■ Input ■
— Begin —
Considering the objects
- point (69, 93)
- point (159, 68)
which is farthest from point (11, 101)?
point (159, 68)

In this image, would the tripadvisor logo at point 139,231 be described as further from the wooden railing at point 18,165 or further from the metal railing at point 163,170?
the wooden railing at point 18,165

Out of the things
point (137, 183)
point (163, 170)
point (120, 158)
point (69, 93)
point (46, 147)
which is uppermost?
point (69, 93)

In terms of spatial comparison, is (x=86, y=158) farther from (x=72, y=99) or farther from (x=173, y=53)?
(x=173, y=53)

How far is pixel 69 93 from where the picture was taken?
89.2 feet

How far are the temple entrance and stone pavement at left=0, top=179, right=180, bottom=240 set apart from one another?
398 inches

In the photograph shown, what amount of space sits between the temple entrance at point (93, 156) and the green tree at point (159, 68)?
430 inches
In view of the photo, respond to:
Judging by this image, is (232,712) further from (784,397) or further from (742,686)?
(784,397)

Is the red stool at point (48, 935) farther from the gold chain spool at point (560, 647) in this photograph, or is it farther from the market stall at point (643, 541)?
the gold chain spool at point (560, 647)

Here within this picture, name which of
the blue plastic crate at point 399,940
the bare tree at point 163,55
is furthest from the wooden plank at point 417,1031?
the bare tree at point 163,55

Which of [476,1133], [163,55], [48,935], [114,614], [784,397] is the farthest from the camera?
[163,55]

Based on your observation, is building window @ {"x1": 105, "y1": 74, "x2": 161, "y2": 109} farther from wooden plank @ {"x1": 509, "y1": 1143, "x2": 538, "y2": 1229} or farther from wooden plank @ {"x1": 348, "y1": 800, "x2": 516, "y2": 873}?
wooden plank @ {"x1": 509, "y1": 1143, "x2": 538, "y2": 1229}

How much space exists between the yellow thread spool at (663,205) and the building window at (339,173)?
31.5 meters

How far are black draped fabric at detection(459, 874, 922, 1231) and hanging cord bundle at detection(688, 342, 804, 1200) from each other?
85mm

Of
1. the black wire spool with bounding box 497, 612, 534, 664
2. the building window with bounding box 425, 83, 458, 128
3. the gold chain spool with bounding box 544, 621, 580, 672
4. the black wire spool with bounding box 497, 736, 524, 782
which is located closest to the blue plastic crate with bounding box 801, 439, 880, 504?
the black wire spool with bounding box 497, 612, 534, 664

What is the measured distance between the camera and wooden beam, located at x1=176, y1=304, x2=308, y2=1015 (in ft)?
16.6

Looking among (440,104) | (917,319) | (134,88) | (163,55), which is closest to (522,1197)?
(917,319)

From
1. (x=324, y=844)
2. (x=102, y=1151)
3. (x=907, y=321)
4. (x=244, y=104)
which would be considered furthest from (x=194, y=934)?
— End —
■ To do ■
Each entry above is to be set down again in exactly the same words.

■ Answer ■
Considering the objects
- point (69, 93)
- point (159, 68)
which is farthest from point (11, 101)?
point (159, 68)

In this image, would the tripadvisor logo at point 139,231 be described as further from the wooden railing at point 18,165 or further from the metal railing at point 163,170?
the wooden railing at point 18,165

Out of the things
point (137, 183)
point (163, 170)
point (120, 158)
point (69, 93)
point (46, 147)
which is uppermost?
point (69, 93)

In terms of spatial comparison, is (x=86, y=158) farther from (x=72, y=99) or farther from (x=173, y=53)?
(x=173, y=53)

How far is pixel 69 93 from where the picture was taken?
89.2 feet

How far are the temple entrance and stone pavement at left=0, top=179, right=180, bottom=240 set apart from one another?
398 inches

In the photograph shown, what amount of space sits between the temple entrance at point (93, 156) and the green tree at point (159, 68)?
430 inches
In view of the photo, respond to:
Judging by this image, is (232,712) further from (784,397) or further from (742,686)?
(784,397)

Is the red stool at point (48, 935) farther from the gold chain spool at point (560, 647) in this photograph, or is it farther from the market stall at point (643, 541)?
the gold chain spool at point (560, 647)

Here within this picture, name which of
the blue plastic crate at point 399,940
the bare tree at point 163,55
is furthest from the wooden plank at point 417,1031?
the bare tree at point 163,55

Which of [476,1133], [163,55], [48,935], [114,614], [784,397] is the farthest from the camera?
[163,55]

Based on your observation, is building window @ {"x1": 105, "y1": 74, "x2": 161, "y2": 109} farther from wooden plank @ {"x1": 509, "y1": 1143, "x2": 538, "y2": 1229} or farther from wooden plank @ {"x1": 348, "y1": 800, "x2": 516, "y2": 873}?
wooden plank @ {"x1": 509, "y1": 1143, "x2": 538, "y2": 1229}

How much space exists between the yellow thread spool at (663,205) and the building window at (339,173)?
31.5 meters

How far are black draped fabric at detection(459, 874, 922, 1231) and hanging cord bundle at detection(688, 342, 804, 1200) from each other?
85mm

Of
1. the black wire spool with bounding box 497, 612, 534, 664
2. the building window with bounding box 425, 83, 458, 128
3. the gold chain spool with bounding box 544, 621, 580, 672
4. the black wire spool with bounding box 497, 736, 524, 782
which is located closest to the blue plastic crate with bounding box 801, 439, 880, 504?
the black wire spool with bounding box 497, 612, 534, 664

What is the measured distance between the camera and wooden beam, located at x1=176, y1=304, x2=308, y2=1015 (in ft)?
16.6

Looking among (440,104) | (917,319) | (134,88) | (163,55), which is closest to (522,1197)?
(917,319)

From
1. (x=324, y=844)
2. (x=102, y=1151)
3. (x=907, y=321)
4. (x=244, y=104)
which would be considered furthest from (x=194, y=934)?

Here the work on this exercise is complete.